RECORDS SHOWN:
══════════

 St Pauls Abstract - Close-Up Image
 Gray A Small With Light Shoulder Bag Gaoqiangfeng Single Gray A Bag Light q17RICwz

══════════

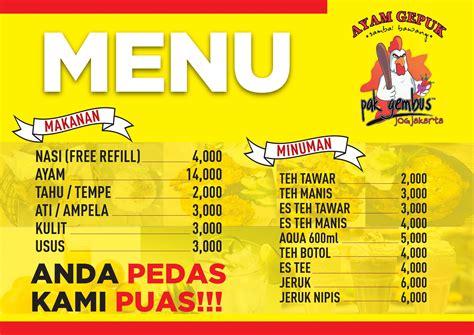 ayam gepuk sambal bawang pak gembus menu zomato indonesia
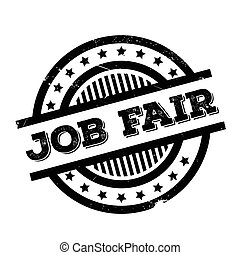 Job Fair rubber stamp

══════════

PROBLEM TO WORK ON: Set down only the lines above that fall between the line holding "St Pauls Abstract - Close-Up Image" and the line holding "Gray A Small", inclusive, keeping each exact.

TASK SOLUTION:
 St Pauls Abstract - Close-Up Image
 Gray A Small With Light Shoulder Bag Gaoqiangfeng Single Gray A Bag Light q17RICwz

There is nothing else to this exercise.